-- PROVIDED RECORDS follows --
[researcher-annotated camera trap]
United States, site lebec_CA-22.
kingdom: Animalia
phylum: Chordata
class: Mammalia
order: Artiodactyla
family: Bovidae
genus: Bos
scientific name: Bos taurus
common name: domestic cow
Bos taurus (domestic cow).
-- PROVIDED RECORDS concluded --
▶ GOAL OF THE EXERCISE
I need each of the entries above printed again exactly.

▶ OUTPUT OF THE TASK
[researcher-annotated camera trap]
United States, site lebec_CA-22.
kingdom: Animalia
phylum: Chordata
class: Mammalia
order: Artiodactyla
family: Bovidae
genus: Bos
scientific name: Bos taurus
common name: domestic cow
Bos taurus (domestic cow).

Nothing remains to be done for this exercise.